#### [PROVIDED ENTRIES]
[start]

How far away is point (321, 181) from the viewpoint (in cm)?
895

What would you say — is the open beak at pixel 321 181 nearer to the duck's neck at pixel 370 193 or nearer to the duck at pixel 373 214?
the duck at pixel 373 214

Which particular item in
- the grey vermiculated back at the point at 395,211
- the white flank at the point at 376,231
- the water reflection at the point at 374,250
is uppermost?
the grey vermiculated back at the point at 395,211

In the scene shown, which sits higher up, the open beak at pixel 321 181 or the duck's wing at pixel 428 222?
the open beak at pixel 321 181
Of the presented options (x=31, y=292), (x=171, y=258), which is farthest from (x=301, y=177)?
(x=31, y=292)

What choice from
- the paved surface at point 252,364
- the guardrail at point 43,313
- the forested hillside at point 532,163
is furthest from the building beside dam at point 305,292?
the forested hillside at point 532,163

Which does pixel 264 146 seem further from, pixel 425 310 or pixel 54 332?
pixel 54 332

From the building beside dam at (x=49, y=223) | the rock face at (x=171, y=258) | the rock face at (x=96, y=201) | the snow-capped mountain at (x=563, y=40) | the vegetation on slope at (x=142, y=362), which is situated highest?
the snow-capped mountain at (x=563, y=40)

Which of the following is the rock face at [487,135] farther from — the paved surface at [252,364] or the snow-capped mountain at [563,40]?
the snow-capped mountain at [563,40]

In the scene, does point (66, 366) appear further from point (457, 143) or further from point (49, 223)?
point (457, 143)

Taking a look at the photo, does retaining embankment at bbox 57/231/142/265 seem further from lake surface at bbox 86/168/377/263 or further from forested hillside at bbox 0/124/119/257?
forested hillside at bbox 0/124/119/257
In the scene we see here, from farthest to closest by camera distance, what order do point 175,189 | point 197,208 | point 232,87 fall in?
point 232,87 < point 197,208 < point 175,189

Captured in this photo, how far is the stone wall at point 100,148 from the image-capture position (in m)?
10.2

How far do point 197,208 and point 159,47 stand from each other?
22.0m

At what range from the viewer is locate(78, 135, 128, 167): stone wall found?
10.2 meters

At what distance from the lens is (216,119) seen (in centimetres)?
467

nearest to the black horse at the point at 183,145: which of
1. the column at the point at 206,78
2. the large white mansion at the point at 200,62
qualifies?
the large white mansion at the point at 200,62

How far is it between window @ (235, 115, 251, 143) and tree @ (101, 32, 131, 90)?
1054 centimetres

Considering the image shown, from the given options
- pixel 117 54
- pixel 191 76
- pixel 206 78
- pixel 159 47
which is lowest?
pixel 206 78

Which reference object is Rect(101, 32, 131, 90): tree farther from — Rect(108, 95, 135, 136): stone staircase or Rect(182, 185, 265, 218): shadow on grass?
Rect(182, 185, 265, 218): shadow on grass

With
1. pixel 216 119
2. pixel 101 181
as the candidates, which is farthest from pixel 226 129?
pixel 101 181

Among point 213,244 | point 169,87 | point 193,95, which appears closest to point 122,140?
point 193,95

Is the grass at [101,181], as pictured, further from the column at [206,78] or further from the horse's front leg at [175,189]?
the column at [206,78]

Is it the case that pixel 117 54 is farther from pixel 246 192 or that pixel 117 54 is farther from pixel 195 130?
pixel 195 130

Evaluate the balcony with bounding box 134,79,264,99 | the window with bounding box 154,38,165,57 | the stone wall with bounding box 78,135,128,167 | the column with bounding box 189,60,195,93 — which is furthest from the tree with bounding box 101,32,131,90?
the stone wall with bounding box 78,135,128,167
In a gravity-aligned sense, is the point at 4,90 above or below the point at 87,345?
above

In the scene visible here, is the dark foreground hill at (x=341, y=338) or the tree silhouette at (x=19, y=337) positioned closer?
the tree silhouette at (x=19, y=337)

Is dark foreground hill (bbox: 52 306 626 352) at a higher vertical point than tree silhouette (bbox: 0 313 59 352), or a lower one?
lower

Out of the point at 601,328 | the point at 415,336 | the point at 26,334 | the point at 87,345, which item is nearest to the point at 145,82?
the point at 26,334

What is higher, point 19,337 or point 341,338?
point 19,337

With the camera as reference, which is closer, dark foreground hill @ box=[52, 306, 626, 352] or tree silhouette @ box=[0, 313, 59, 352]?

[end]

#### [OBJECTIVE]
Copy all the lines, exactly.

#### [SOLUTION FOR THIS EXERCISE]
How far away is point (321, 181) from the viewpoint (in cm)?
895

What would you say — is the open beak at pixel 321 181 nearer to the duck's neck at pixel 370 193 or nearer to the duck at pixel 373 214?
the duck at pixel 373 214

Which particular item in
- the grey vermiculated back at the point at 395,211
- the white flank at the point at 376,231
- the water reflection at the point at 374,250
is uppermost?
the grey vermiculated back at the point at 395,211

In the scene shown, which sits higher up, the open beak at pixel 321 181 or the duck's wing at pixel 428 222?
the open beak at pixel 321 181
Of the presented options (x=31, y=292), (x=171, y=258), which is farthest from (x=301, y=177)?
(x=31, y=292)

What choice from
- the paved surface at point 252,364
- the guardrail at point 43,313
- the forested hillside at point 532,163
is furthest from the building beside dam at point 305,292?
the forested hillside at point 532,163

Which does pixel 264 146 seem further from, pixel 425 310 or pixel 54 332?
pixel 54 332

From the building beside dam at (x=49, y=223) | the rock face at (x=171, y=258) | the rock face at (x=96, y=201) | the snow-capped mountain at (x=563, y=40) | the vegetation on slope at (x=142, y=362), which is situated highest?
the snow-capped mountain at (x=563, y=40)

Which of the following is the rock face at [487,135] farther from — the paved surface at [252,364] or the snow-capped mountain at [563,40]?
the snow-capped mountain at [563,40]

In the scene, does point (66, 366) appear further from point (457, 143) or further from point (49, 223)?
point (457, 143)

Taking a look at the photo, does retaining embankment at bbox 57/231/142/265 seem further from lake surface at bbox 86/168/377/263 or further from forested hillside at bbox 0/124/119/257?
forested hillside at bbox 0/124/119/257
In the scene we see here, from farthest to closest by camera distance, what order do point 175,189 | point 197,208 | point 232,87 fall in?
point 232,87 < point 197,208 < point 175,189

Captured in this photo, how far is the stone wall at point 100,148 from the image-capture position (in m)?
10.2

How far do point 197,208 and point 159,47 stand from each other?
22.0m

At what range from the viewer is locate(78, 135, 128, 167): stone wall found?
10.2 meters

At what distance from the lens is (216,119) seen (in centimetres)?
467

nearest to the black horse at the point at 183,145: which of
1. the column at the point at 206,78
2. the large white mansion at the point at 200,62
qualifies?
the large white mansion at the point at 200,62

How far is it between window @ (235, 115, 251, 143) and tree @ (101, 32, 131, 90)?
1054 centimetres

Considering the image shown, from the given options
- pixel 117 54
- pixel 191 76
- pixel 206 78
- pixel 159 47
which is lowest?
pixel 206 78

Which reference object is Rect(101, 32, 131, 90): tree farther from — Rect(108, 95, 135, 136): stone staircase or Rect(182, 185, 265, 218): shadow on grass?
Rect(182, 185, 265, 218): shadow on grass

With
1. pixel 216 119
2. pixel 101 181
as the candidates, which is farthest from pixel 226 129?
pixel 101 181

Among point 213,244 | point 169,87 | point 193,95, which appears closest to point 122,140?
point 193,95

Is the grass at [101,181], as pictured, further from the column at [206,78] or further from the horse's front leg at [175,189]?
the column at [206,78]

Is it the case that pixel 117 54 is farther from pixel 246 192 or that pixel 117 54 is farther from pixel 195 130?
pixel 195 130

Evaluate the balcony with bounding box 134,79,264,99 | the window with bounding box 154,38,165,57 | the stone wall with bounding box 78,135,128,167 | the column with bounding box 189,60,195,93 — which is furthest from the tree with bounding box 101,32,131,90?
the stone wall with bounding box 78,135,128,167
In a gravity-aligned sense, is the point at 4,90 above or below the point at 87,345?
above

In the scene visible here, is the dark foreground hill at (x=341, y=338) or the tree silhouette at (x=19, y=337) positioned closer?
the tree silhouette at (x=19, y=337)

Is dark foreground hill (bbox: 52 306 626 352) at a higher vertical point than tree silhouette (bbox: 0 313 59 352), or a lower one?
lower

Out of the point at 601,328 | the point at 415,336 | the point at 26,334 | the point at 87,345, which item is nearest to the point at 145,82?
the point at 26,334

What is higher, point 19,337 or point 341,338?
point 19,337

With the camera as reference, which is closer, dark foreground hill @ box=[52, 306, 626, 352] or tree silhouette @ box=[0, 313, 59, 352]?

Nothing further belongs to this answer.